-- start Document extract --

Born in Bethlehem on 23 January, 1930, the young Juan (Hanna) Michael Canahuati received his elementary education at the De La Salle School in Jerusalem and continued his secondary education at Terra Sancta School, after which he left his town of Bethlehem in 1948 to study business administration in New York. Like many of the Palestinians, Juan joined some of his brothers and immigrated to Mexico. Later, he settled down in San Pedro Sula in Honduras.
His determination and hard work turned the young Canahuati into one of the most powerful and influential businessmen in Honduras, if not in the world. Being renowned as one of Honduras’s visionaries in pushing free trade and opening up Honduras to US investment, his conglomerate Grupo Lovable, which was established in the 1960s, works in textiles, water, and sewage treatment, and owns industrial parks, and an electric plant, is now the second largest employer in Honduras. Its contributions have increased the export of textiles so that they now beat out coffee and bananas as the country’s top export.

-- end Document extract --
-- start Material --

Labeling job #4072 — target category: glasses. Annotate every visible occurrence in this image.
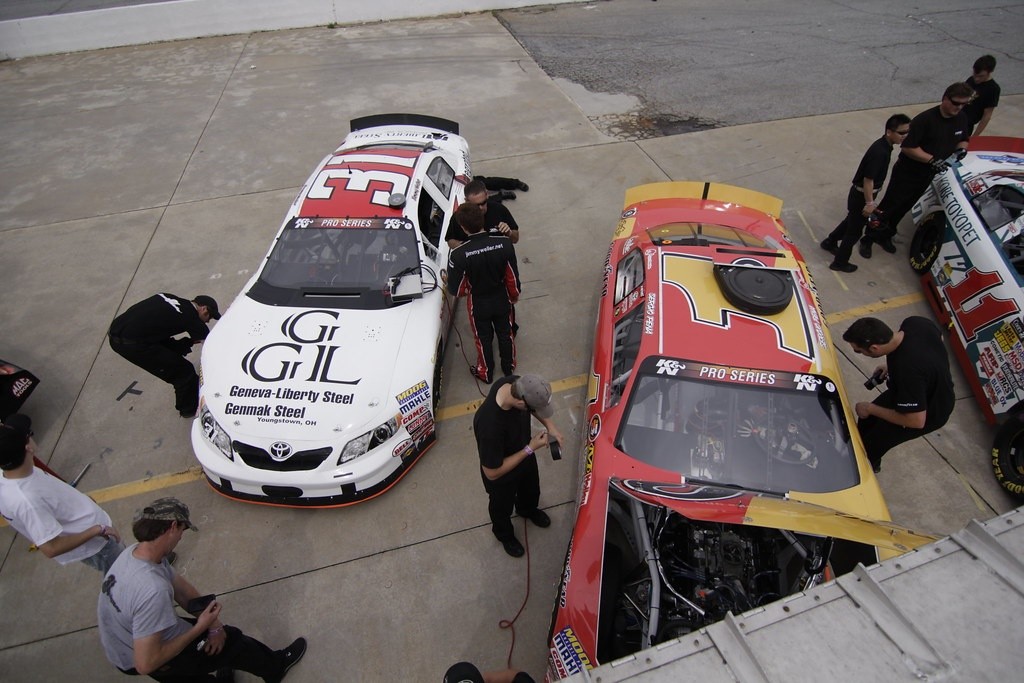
[478,199,487,206]
[28,430,34,438]
[894,129,910,135]
[949,96,972,106]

-- end Material --

- **Required work**
1. In the passage about Juan Canahuati, repeat word for word the part that begins at the words "Born in Bethlehem" and stops after "Sula in Honduras.".
2. According to the passage about Juan Canahuati, which exports do textiles now beat as the top export of Honduras?
3. Check each statement against the passage about Juan Canahuati. Answer yes or no, and quote the words that settle it.
(a) Canahuati received his secondary education at Terra Sancta School.
(b) Grupo Lovable was founded in the 1980s.
(c) Grupo Lovable is the largest employer in Honduras.

- **Worked answers**
1.
Born in Bethlehem on 23 January, 1930, the young Juan (Hanna) Michael Canahuati received his elementary education at the De La Salle School in Jerusalem and continued his secondary education at Terra Sancta School, after which he left his town of Bethlehem in 1948 to study business administration in New York. Like many of the Palestinians, Juan joined some of his brothers and immigrated to Mexico. Later, he settled down in San Pedro Sula in Honduras.

2. Coffee and bananas.

3.
(a) Yes: "continued his secondary education at Terra Sancta School"
(b) No: "which was established in the 1960s"
(c) No: "is now the second largest employer in Honduras"